In the meantime, the it said it would file an amended proposal with the SEC highlighting guidance from 1987 that generally states customer orders should receive priority over syndicate orders or orders for their affiliated accounts. The board also committed to strengthening dealers’ obligations to document compliance with such guidance.

But market participants said SEC staff, in conference calls with MSRB staff after their April board meeting, saw the pared-down proposal as insufficient and thought the 1987 guidance too dated to be relied upon. They also said the industry concerns about the proposal — that it was confusing, duplicative and would lead to higher borrowing costs — revolved around issues not directly related to the heart of the proposal.

SEC and MSRB officials declined to comment Thursday.

The basis for the proposal that the board drafted was institutional investor complaints that their orders for muni bonds were not being filled during primary offerings, even though the bonds became available at higher prices soon after in the secondary market.

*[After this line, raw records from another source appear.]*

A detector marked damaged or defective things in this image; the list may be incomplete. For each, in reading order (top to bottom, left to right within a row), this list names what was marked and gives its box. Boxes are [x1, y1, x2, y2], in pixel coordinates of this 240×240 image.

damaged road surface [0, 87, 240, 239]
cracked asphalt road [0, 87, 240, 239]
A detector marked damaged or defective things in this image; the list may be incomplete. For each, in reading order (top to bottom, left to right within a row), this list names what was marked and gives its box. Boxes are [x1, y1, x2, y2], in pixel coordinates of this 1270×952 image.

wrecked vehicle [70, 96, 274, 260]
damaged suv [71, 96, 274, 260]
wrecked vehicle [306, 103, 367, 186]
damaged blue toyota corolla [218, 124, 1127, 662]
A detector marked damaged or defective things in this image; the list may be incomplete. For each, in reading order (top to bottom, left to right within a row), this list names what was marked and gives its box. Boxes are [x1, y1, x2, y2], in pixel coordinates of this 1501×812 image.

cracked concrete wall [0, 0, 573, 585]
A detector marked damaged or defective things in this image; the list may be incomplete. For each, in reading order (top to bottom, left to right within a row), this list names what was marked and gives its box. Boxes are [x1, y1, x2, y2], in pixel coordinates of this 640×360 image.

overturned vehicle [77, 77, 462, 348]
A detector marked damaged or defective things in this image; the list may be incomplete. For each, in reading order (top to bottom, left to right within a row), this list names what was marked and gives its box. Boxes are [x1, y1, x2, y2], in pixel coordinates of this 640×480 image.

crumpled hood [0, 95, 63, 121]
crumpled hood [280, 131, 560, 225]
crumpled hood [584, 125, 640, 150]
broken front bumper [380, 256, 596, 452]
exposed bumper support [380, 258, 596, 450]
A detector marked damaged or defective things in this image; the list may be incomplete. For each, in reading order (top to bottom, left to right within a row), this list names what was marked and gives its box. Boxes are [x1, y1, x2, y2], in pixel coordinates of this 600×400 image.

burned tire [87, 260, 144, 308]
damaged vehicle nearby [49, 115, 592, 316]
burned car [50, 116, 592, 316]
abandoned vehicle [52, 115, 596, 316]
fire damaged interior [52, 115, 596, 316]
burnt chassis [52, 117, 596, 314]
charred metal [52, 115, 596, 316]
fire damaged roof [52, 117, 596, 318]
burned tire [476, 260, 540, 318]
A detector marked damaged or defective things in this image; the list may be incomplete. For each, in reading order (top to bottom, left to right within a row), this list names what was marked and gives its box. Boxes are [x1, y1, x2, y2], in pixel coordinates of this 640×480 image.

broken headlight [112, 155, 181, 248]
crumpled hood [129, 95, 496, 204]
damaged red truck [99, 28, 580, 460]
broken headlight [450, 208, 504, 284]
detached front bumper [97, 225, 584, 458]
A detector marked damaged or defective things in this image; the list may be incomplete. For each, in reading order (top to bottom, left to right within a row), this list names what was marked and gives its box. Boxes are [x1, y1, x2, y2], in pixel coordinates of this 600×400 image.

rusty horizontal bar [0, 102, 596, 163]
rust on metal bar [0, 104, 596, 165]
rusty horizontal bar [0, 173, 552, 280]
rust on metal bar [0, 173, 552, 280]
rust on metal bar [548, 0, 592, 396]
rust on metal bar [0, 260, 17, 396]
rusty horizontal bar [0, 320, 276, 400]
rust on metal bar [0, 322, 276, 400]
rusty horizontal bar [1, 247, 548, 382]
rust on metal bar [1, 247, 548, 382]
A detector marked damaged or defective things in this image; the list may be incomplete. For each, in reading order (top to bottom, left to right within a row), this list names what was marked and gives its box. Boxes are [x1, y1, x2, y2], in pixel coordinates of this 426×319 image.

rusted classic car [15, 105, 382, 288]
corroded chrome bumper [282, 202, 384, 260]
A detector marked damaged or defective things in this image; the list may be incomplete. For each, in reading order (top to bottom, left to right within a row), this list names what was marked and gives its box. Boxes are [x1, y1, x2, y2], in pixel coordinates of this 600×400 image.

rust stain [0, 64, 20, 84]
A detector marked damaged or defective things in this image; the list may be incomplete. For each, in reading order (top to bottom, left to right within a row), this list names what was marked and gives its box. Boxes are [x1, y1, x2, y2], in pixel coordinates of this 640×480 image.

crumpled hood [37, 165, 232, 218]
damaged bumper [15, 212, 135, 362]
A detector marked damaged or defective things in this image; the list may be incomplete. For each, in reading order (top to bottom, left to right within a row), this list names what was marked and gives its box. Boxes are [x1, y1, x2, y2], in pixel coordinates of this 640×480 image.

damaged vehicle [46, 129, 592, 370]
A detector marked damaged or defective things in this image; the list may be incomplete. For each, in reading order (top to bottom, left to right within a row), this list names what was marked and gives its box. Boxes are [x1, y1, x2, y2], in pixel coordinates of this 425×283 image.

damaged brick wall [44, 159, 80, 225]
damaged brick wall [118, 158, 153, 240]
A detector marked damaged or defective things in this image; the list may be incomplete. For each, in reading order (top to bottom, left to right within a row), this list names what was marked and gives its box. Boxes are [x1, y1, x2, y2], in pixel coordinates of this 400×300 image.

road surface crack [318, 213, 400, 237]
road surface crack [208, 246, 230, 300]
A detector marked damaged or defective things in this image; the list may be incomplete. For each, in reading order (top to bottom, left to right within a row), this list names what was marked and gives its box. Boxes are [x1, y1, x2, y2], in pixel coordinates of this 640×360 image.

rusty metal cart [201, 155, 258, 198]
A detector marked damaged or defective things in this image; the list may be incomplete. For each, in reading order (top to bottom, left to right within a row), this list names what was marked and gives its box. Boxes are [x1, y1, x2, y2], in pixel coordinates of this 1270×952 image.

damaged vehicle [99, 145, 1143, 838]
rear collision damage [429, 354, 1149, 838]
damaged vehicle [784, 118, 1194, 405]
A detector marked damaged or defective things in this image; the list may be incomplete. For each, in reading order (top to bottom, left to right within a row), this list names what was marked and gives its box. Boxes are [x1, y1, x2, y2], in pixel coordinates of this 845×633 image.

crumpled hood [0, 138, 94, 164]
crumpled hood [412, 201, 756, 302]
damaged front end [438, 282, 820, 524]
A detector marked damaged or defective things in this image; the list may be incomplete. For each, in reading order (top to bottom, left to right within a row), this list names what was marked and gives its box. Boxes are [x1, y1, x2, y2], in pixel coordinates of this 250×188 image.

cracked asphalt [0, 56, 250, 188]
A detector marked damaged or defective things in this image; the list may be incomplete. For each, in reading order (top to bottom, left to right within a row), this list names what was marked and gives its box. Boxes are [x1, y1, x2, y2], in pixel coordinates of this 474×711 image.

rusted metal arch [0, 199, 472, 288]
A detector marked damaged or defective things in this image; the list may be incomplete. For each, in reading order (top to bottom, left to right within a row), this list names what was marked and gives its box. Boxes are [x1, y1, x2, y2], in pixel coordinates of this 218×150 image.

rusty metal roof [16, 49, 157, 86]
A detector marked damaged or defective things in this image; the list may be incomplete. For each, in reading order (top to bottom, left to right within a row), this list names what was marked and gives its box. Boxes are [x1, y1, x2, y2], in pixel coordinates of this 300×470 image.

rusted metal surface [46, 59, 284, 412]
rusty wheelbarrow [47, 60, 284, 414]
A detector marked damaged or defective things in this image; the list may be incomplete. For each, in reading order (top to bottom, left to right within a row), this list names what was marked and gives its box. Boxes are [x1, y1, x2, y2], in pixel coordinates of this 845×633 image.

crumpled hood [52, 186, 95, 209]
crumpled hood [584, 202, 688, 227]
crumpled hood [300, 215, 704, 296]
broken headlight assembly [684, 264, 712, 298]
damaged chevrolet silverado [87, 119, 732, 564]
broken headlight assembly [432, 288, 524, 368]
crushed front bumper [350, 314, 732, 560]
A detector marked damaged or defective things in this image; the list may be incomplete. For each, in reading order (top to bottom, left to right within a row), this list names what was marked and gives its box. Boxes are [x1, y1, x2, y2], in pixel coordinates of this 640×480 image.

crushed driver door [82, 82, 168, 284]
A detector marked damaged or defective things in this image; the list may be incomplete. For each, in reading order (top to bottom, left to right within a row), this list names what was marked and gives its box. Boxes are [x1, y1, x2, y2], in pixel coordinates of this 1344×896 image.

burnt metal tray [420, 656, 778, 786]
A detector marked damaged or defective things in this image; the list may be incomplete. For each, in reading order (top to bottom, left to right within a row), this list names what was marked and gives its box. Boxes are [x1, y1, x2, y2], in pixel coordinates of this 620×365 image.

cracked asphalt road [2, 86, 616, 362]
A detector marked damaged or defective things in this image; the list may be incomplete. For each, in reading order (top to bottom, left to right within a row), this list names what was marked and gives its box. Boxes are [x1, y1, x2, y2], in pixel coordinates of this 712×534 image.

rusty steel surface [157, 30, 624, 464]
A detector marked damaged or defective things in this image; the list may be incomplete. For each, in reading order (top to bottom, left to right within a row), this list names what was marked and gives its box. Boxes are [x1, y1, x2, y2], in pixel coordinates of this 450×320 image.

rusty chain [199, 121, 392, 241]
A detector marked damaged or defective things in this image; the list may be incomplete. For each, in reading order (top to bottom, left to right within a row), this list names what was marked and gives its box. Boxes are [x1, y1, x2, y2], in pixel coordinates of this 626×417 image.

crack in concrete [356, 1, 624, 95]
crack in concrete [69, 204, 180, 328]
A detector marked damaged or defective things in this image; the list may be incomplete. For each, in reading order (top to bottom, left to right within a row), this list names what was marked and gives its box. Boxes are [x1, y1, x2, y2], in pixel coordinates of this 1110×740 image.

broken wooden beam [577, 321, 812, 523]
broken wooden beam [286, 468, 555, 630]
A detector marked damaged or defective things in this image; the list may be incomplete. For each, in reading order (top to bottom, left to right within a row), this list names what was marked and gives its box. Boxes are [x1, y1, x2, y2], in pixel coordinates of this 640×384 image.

The institutional investors claimed there were two possible causes. One is that dealers are, in essence, placing so-called phantom orders during retail periods without having any actual retail investors lined up to buy the bonds and then flipping them at higher prices in sales to investors. The other is  that syndicate members or their affiliates are front-running the bonds, buying them for their own or affiliated accounts before filling orders from investors.

Flipping generally occurs when dealers or institutional investors purchase bonds and then immediately resell them to retail investors at higher prices. Industry groups have cautioned that there can be perfectly legitimate reasons for flipping and that phantom sales and front-running violate Rule G-17 on fair dealing. 

A number of market participants are convinced the proposed rule changes were an attempt to curtail flipping, but board officials said they were meant to clarify that dealers must respect the priority of orders for bonds specified by issuers, as many issuers have come to rely more on retail order periods to sell their bonds.

Separately, as it prepares to transition to the regulatory reform law’s requirement that it become a majority-public board beginning Oct. 1, the MSRB Thursday formally reopened the nomination process for adviser board candidates.

The board said in its notice: “Generally, a municipal adviser’ is a person who is not a municipal entity or an employee of a municipal entity that (i) provides advice to or on behalf of a municipal entity or obligated person with respect to municipal financial products or the issuance of municipal securities, including advice with respect to the structure, timing, terms, and other similar matters concerning such financial products or issues; or (ii) undertakes a solicitation of a municipal entity. Municipal advisers include certain financial advisers, guaranteed investment contract brokers, third-party marketers, placement agents, solicitors, finders, and swap advisers.”

The board plans to accept nominations over the next two weeks and to add them to the ones it already received from its regular nomination process earlier this year

Under the new law, the board may increase in size beyond 15 members, as long as a majority of its members are “public” officials. Dealers and advisers are to comprise a minority portion of the board, and the new law requires the board to hire at least one adviser.

Clarke said Wednesday that the board will likely temporarily expand to 17 or so members so that it can comply with the public majority membership requirement without having to force existing members off the board. As the terms of existing members expire, the board will revert to 15 members, he said.